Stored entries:
___

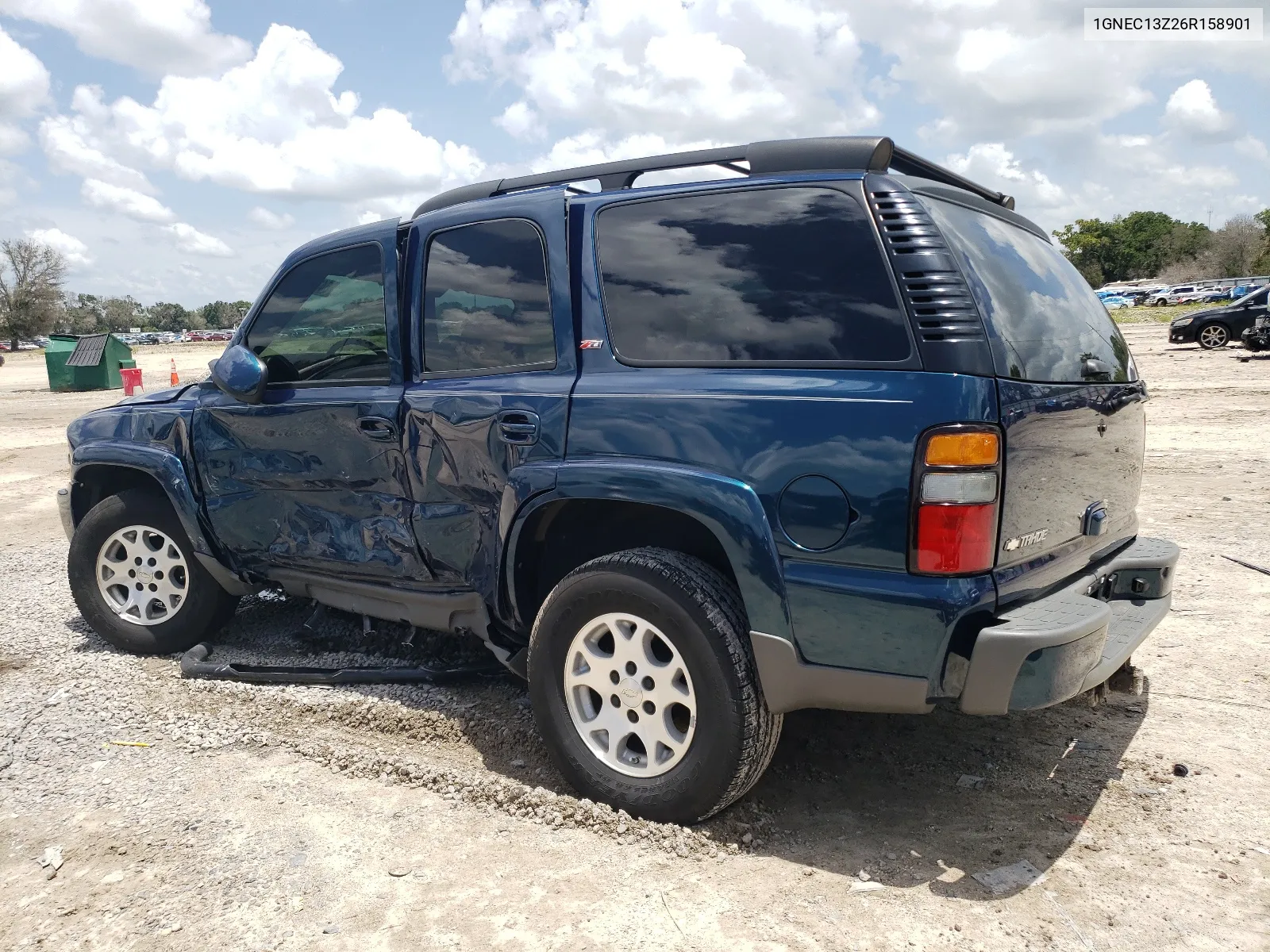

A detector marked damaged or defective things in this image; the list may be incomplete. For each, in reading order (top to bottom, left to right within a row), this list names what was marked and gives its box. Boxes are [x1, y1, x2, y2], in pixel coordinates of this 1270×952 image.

damaged rear door [190, 231, 424, 586]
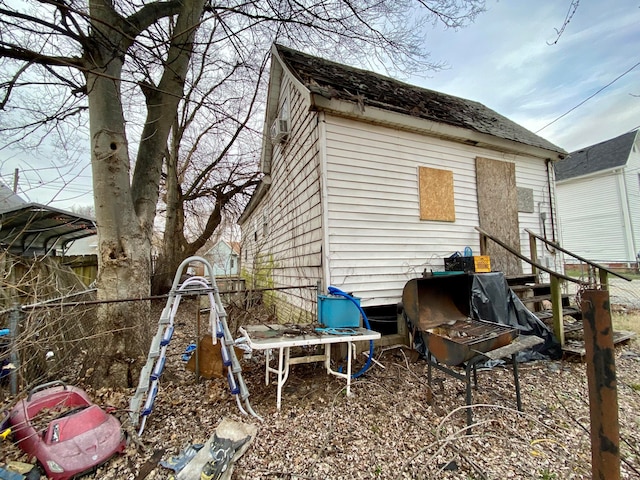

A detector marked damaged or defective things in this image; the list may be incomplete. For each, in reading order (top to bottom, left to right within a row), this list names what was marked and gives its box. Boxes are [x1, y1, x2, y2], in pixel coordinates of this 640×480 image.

damaged roof [276, 43, 564, 156]
damaged roof [552, 128, 636, 181]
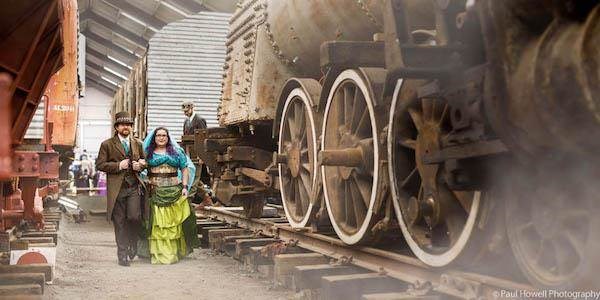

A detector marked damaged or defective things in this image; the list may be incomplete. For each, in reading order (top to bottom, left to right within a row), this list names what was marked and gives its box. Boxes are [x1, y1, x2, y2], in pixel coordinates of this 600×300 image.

rusty train car [0, 0, 78, 234]
rusty train car [192, 0, 600, 290]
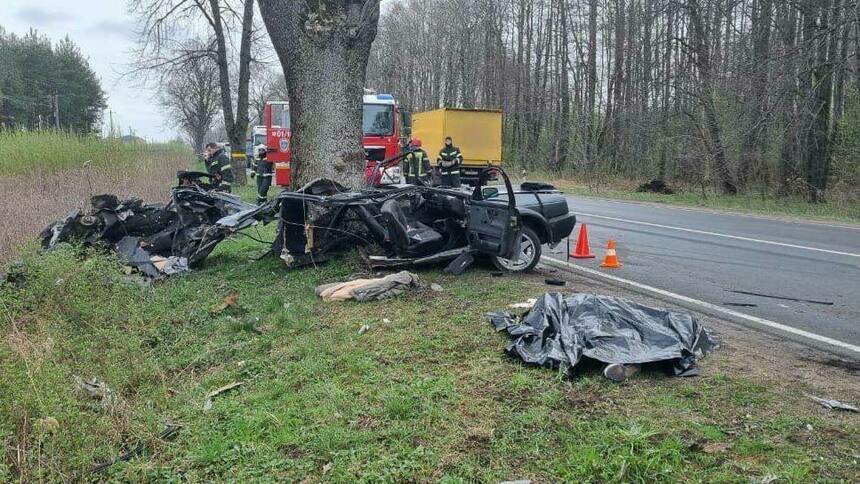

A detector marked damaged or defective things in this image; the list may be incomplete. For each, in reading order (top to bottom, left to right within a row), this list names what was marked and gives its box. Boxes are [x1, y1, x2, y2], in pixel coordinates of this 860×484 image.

wrecked car [40, 171, 260, 278]
mangled car wreck [42, 166, 576, 276]
wrecked car [225, 165, 576, 272]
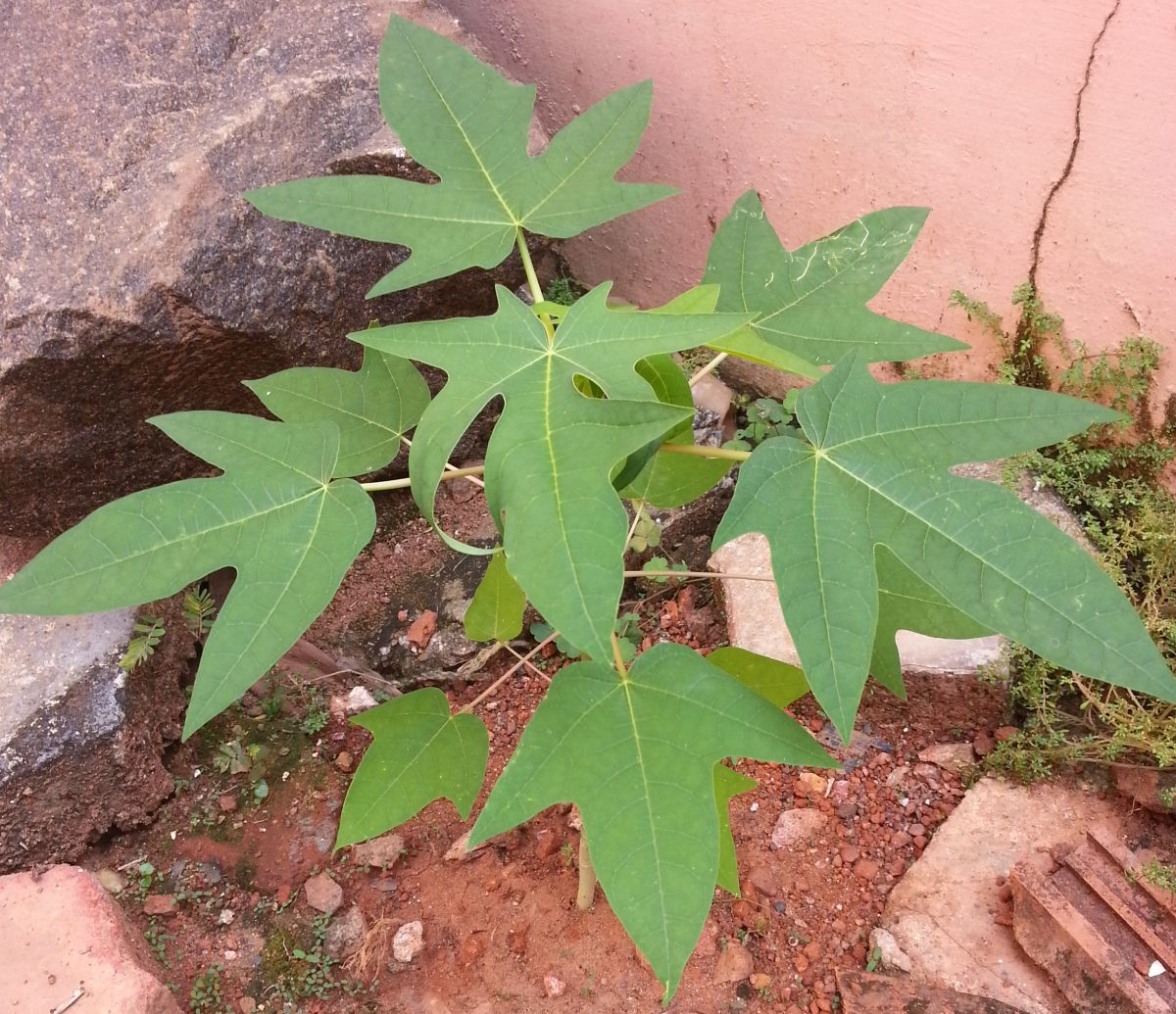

___

YOUR GOAL: Format the records above as a Markdown table with the columns No. and Line, giving each line its own numbered row and skipping blank lines. Leave the pictures out of your answer.

SOLUTION FOR THIS PROBLEM:
| No. | Line |
|---|---|
| 1 | A detector marked damaged or defective things in this image; the list may be incomplete. For each, in reading order (top to bottom, left to right within a row), this list names what was marked and gives its box. Boxes are [x1, y1, x2, y2], in pixel coordinates of this 1270×952 image. |
| 2 | damaged rear door [190, 231, 424, 586] |
| 3 | A detector marked damaged or defective things in this image; the list may be incomplete. For each, in reading order (top to bottom, left to right within a row), this list names what was marked and gives its box. Boxes are [x1, y1, x2, y2], in pixel coordinates of this 640×480 image. |
| 4 | damaged roof [276, 43, 564, 156] |
| 5 | damaged roof [552, 128, 636, 181] |
| 6 | A detector marked damaged or defective things in this image; the list may be incomplete. For each, in reading order (top to bottom, left to right within a row), this list names what was marked and gives its box. Boxes are [x1, y1, x2, y2], in pixel coordinates of this 600×300 image. |
| 7 | rusty train car [0, 0, 78, 234] |
| 8 | rusty train car [192, 0, 600, 290] |
| 9 | A detector marked damaged or defective things in this image; the list may be incomplete. For each, in reading order (top to bottom, left to right within a row), this list names what was marked and gives its box. Boxes are [x1, y1, x2, y2], in pixel coordinates of this 860×484 image. |
| 10 | wrecked car [40, 171, 260, 278] |
| 11 | mangled car wreck [42, 166, 576, 276] |
| 12 | wrecked car [225, 165, 576, 272] |